Sengaja memalsukan hadits adalah dosa besar. Rasulullah shollallahu alaihi wasallam bersabda:
وَمَنْ كَذَبَ عَلَيَّ مُتَعَمِّدًا فَلْيَتَبَوَّأْ مَقْعَدَهُ مِنْ النَّارِ
…dan barangsiapa yang berdusta atas namaku dengan sengaja, silakan ambil tempat duduknya di Neraka (H.R al-Bukhari dan Muslim dari Abu Hurairah)
Tidak boleh menyampaikan hadits palsu kecuali untuk menjelaskan bahwa itu adalah hadits palsu yang tidak bisa dijadikan sebagai hujjah. Rasulullah shollallahu alaihi wasallam bersabda:
مَنْ حَدَّثَ عَنِّى بِحَدِيثٍ يُرَى أَنَّهُ كَذِبٌ فَهُوَ أَحَدُ الْكَاذِبِينَ
Barangsiapa yang menyampaikan hadits dariku, yang dipandang bahwa itu dusta, maka dia adalah salah satu dari para pendusta (H.R Muslim dalam Muqoddimah Shahih Muslim)

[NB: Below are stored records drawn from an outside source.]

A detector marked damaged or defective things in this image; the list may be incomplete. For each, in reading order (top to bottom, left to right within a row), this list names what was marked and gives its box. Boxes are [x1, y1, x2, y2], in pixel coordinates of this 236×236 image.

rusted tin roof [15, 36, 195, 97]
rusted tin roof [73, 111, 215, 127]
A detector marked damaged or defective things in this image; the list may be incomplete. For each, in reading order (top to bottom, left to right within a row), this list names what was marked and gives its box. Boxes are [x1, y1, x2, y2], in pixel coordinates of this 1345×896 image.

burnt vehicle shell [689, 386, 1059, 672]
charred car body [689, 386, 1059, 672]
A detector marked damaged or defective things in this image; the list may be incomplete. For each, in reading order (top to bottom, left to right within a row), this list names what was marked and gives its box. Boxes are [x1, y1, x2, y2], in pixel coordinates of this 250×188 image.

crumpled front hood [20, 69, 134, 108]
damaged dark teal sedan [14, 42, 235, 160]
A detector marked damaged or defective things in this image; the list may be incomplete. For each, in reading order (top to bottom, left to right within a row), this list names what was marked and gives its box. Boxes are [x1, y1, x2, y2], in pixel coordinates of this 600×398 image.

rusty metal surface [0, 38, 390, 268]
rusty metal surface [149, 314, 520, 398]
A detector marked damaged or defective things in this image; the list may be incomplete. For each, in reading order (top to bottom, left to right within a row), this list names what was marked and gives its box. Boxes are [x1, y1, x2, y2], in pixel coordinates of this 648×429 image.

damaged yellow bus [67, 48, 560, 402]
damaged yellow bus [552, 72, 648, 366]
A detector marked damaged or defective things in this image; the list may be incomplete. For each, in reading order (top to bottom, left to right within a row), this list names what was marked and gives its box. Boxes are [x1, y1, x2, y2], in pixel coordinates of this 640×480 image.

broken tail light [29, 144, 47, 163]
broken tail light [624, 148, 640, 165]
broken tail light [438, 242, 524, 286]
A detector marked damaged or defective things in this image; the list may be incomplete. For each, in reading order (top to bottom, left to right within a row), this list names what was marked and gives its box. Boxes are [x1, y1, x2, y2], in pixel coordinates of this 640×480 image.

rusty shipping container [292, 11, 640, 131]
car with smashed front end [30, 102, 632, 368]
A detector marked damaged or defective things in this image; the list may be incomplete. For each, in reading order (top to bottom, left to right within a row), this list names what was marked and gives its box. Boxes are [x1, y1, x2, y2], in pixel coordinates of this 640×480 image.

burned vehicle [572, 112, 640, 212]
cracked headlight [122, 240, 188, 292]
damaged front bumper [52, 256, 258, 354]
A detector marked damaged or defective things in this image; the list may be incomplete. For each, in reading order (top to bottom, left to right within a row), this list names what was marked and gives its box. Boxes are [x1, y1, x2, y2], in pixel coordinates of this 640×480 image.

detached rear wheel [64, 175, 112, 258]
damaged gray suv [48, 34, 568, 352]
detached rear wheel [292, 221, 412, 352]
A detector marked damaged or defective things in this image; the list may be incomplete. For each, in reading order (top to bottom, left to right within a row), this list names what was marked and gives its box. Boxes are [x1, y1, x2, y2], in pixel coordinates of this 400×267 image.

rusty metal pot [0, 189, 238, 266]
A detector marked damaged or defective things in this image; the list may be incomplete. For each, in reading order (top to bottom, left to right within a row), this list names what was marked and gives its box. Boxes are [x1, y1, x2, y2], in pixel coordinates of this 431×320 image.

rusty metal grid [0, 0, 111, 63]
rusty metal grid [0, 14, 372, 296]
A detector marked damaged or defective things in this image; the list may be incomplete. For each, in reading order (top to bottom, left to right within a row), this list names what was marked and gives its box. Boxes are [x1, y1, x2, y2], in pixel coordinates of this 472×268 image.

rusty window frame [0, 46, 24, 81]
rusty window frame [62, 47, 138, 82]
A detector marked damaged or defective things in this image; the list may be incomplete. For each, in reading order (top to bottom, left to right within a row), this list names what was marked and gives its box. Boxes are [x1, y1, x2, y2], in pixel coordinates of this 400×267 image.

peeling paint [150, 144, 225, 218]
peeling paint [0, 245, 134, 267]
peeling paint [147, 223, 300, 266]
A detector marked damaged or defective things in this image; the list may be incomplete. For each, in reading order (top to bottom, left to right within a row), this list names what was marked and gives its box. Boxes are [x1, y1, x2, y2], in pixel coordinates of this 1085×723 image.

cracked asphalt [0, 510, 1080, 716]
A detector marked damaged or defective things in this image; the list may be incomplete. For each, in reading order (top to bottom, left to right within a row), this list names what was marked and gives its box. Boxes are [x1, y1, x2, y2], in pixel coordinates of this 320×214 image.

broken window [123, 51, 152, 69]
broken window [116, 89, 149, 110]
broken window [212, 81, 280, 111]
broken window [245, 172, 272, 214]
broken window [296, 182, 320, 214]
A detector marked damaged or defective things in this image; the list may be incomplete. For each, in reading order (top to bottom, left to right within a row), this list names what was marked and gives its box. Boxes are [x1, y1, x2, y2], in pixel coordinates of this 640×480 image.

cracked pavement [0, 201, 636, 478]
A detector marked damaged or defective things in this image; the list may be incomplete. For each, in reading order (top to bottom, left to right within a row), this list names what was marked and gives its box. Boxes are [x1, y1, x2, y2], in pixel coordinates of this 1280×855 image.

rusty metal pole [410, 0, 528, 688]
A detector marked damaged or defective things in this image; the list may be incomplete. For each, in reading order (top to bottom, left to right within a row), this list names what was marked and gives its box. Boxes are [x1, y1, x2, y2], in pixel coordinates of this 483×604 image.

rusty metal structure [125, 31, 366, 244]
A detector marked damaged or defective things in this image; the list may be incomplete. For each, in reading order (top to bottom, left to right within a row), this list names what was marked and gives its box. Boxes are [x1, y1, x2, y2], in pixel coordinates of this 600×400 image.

anNawawiy rahimahullah menyatakan:
يَحْرُمُ رِوَايَةُ الْحَدِيثِ الْمَوْضُوعِ عَلَى مَنْ عَرَفَ كَوْنَهُ مَوْضُوعًا أَوْ غَلَبَ عَلَى ظَنِّهِ وَضْعُهُ فَمَنْ رَوَى حَدِيثًا عَلِمَ أَوْ ظَنَّ وَضْعَهُ وَلَمْ يُبَيِّنْ حَالَ رِوَايَتِهِ وَضْعَهُ فَهُوَ دَاخِلٌ فِي هَذَا الْوَعِيدِ، مُنْدَرِجٌ فِي جُمْلَةِ الْكَاذِبِينَ عَلَى رَسُولِ اللَّهِ صَلَّى اللَّهُ عَلَيْهِ وَسَلَّمَ
Haram meriwayatkan hadits maudhu’ (palsu) bagi orang yang mengetahui bahwa itu adalah hadits palsu, atau dengan dugaan kuatnya bahwa itu palsu. Barangsiapa yang meriwayatkan hadits yang diketahui atau diduga kepalsuannya, kemudian ia tidak menjelaskan bahwa hadits itu palsu, ia masuk dalam ancaman ini. Termasuk orang-orang yang berdusta atas Rasulullah shollallahu alaihi wasallam (syarh Shahih Muslim lin Nawawiy (1/71)).
Beberapa karya para Ulama tentang hadits-hadits palsu, di antaranya: al-Maudhu’aat karya Ibnul Jauziy, al-La-aaliy al-Mashnu’ah karya as-Suyuthiy, al-Fawaaid al-Majmu’ah fii Ahaaditsil Maudhu’ah karya asy-Syaukaaniy.
Namun, para Ulama mengkritik Ibnul Jauziy dalam al-Maudhu’aat kadangkala berlebihan dalam menilai suatu hadits maudhu’. Ada kalanya hadits yang lemah dinilai oleh beliau maudhu’. Bahkan ada pula hadits yang hasan atau shahih yang dinilai oleh beliau sebagai maudhu’. Namun, itu kondisi yang jarang.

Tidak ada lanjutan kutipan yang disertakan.